**PASSAGE PROVIDED:**
--------
Incident Commander Skill

alirezarezvani/claude-skills

Summary

Reviewed community Claude skill from alirezarezvani/claude-skills.

SKILL.md

# Incident Commander Skill

## Overview

Incident response framework for **availability/reliability incidents** (outages, degradations, failed deploys): severity classification, timeline reconstruction, and post-incident review.

**This is NOT security incident triage.** For security events (ransomware, intrusion, data exfiltration, IOC analysis, NIST SP 800-61 forensics), route to `incident-response`. Both skills use SEV1-SEV4 labels; this one scores operational impact (users, revenue, SLA), while `incident-response` classifies attack types and forensic handling.

## Key Features

- **Automated Severity Classification** - Intelligent incident triage based on impact and urgency metrics
- **Timeline Reconstruction** - Transform scattered logs and events into coherent incident narratives
- **Post-Incident Review Generation** - Structured PIRs with multiple RCA frameworks
- **Communication Templates** - Pre-built templates for stakeholder updates and escalations
- **Runbook Integration** - Generate actionable runbooks from incident patterns

## Skills Included

### Core Tools

1. **Incident Classifier** (`incident_classifier.py`)
--------
**SOURCE DATA:**
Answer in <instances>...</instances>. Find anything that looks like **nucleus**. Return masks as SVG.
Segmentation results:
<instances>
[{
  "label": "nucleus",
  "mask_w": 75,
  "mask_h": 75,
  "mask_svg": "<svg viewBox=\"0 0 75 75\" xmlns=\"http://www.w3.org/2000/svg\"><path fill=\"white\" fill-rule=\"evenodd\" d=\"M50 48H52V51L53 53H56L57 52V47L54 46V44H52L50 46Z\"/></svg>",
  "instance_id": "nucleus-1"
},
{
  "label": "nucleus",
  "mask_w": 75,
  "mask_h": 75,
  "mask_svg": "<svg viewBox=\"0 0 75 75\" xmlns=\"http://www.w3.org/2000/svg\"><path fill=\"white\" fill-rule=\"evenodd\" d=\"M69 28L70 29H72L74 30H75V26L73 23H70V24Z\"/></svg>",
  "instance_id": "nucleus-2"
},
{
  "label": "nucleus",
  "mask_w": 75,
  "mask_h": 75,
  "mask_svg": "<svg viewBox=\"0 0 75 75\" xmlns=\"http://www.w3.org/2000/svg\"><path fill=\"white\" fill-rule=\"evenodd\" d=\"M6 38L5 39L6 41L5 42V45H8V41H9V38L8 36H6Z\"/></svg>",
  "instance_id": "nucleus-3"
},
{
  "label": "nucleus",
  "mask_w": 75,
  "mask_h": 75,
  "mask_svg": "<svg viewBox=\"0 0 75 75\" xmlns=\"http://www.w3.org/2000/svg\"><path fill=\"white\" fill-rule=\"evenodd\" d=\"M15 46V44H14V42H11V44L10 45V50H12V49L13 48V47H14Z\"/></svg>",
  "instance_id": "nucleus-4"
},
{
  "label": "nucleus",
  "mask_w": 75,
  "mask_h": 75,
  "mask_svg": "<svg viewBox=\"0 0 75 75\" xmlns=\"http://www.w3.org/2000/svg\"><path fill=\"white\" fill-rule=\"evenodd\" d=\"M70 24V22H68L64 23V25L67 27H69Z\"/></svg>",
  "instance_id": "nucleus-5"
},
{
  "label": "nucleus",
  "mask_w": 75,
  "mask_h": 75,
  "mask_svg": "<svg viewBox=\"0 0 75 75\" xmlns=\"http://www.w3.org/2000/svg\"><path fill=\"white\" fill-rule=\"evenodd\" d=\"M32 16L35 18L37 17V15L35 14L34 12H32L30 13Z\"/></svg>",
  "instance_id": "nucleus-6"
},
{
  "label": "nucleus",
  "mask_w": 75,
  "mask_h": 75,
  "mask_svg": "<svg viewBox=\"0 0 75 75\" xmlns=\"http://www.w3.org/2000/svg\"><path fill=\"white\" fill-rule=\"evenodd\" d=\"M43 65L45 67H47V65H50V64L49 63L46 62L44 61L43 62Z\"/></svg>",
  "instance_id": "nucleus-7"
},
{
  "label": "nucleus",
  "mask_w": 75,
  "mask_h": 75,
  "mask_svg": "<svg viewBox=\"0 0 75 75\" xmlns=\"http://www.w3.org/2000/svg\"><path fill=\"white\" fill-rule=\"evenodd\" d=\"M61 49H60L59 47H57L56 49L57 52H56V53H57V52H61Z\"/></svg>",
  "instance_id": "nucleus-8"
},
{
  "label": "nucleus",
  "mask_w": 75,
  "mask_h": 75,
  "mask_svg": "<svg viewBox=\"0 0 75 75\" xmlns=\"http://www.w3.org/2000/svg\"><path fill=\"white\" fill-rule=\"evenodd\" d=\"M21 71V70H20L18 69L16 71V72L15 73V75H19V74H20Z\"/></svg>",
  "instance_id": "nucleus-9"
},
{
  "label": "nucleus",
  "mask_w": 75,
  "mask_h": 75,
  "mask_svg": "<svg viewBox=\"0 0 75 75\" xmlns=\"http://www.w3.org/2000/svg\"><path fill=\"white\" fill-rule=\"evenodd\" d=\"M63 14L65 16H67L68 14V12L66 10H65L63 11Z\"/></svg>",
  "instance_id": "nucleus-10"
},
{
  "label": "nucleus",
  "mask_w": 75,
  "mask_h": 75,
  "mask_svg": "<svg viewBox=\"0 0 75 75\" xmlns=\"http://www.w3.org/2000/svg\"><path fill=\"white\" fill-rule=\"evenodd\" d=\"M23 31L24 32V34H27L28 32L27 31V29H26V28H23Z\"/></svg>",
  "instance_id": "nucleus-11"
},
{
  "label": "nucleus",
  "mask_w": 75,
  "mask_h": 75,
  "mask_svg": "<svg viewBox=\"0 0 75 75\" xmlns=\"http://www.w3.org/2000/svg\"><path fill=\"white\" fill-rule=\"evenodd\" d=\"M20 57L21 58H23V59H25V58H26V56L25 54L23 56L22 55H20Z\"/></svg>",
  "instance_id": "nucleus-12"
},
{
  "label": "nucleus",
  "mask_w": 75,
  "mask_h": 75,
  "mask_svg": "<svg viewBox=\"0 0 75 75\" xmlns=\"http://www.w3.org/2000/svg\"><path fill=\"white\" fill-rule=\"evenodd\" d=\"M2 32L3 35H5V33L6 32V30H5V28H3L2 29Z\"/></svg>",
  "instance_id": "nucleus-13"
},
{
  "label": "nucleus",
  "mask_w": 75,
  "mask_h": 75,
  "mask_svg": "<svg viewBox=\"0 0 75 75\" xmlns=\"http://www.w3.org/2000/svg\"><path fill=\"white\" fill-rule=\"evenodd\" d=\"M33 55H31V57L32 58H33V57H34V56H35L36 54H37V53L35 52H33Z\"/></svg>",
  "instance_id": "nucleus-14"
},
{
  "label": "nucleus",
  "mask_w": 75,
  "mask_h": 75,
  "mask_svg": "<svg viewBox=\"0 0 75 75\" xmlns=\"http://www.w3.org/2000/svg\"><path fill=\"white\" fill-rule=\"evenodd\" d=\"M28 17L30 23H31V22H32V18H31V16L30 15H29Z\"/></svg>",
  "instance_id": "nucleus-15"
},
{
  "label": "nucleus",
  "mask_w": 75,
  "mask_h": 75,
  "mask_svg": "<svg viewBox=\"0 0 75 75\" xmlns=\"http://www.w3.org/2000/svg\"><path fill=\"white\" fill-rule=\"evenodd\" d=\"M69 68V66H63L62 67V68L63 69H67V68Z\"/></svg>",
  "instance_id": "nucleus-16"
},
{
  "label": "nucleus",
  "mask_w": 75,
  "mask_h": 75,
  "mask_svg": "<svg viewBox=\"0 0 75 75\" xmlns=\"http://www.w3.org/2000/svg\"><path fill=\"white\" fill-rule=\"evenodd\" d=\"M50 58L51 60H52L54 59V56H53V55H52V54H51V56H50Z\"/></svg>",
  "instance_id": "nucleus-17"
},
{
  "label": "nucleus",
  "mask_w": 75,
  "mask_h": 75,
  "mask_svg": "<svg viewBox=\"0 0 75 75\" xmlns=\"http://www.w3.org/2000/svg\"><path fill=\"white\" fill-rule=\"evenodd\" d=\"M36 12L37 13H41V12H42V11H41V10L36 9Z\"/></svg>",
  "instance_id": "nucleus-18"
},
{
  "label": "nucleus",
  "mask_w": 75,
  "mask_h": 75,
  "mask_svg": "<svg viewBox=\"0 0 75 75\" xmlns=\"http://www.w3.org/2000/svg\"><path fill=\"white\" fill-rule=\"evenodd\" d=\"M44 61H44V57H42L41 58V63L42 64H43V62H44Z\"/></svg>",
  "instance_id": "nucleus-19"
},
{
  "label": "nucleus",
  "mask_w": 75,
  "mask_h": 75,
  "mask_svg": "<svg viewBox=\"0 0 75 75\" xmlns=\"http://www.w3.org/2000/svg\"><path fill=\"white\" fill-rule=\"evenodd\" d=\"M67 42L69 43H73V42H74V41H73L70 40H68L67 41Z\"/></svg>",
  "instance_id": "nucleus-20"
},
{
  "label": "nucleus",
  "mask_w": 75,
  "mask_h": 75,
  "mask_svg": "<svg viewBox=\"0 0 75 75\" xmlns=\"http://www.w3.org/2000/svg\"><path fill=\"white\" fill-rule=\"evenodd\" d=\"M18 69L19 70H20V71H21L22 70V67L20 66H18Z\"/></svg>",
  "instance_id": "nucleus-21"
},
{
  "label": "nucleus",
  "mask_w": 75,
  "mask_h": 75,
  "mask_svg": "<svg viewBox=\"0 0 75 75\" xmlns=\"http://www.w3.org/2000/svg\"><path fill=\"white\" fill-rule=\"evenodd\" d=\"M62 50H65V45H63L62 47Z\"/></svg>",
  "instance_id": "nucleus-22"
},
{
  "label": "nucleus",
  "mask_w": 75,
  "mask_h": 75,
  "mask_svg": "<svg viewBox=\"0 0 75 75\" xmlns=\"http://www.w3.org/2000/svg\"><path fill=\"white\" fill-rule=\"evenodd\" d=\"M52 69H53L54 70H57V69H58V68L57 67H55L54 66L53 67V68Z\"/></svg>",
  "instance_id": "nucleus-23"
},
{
--------
**ASSIGNMENT A:**
Answer these about the Incident Commander Skill page:
(i) Where should security events be routed?
(ii) Which severity labels do both skills use?
(iii) What file name is given for the Incident Classifier?
**ASSIGNMENT B:** Output the part of the Incident Commander Skill page between "# Incident Commander" and "and forensic handling.", inclusive, copied word for word.

**WRITTEN ANSWER A:**
(i) To `incident-response`
(ii) SEV1-SEV4
(iii) `incident_classifier.py`

**WRITTEN ANSWER B:**
# Incident Commander Skill

## Overview

Incident response framework for **availability/reliability incidents** (outages, degradations, failed deploys): severity classification, timeline reconstruction, and post-incident review.

**This is NOT security incident triage.** For security events (ransomware, intrusion, data exfiltration, IOC analysis, NIST SP 800-61 forensics), route to `incident-response`. Both skills use SEV1-SEV4 labels; this one scores operational impact (users, revenue, SLA), while `incident-response` classifies attack types and forensic handling.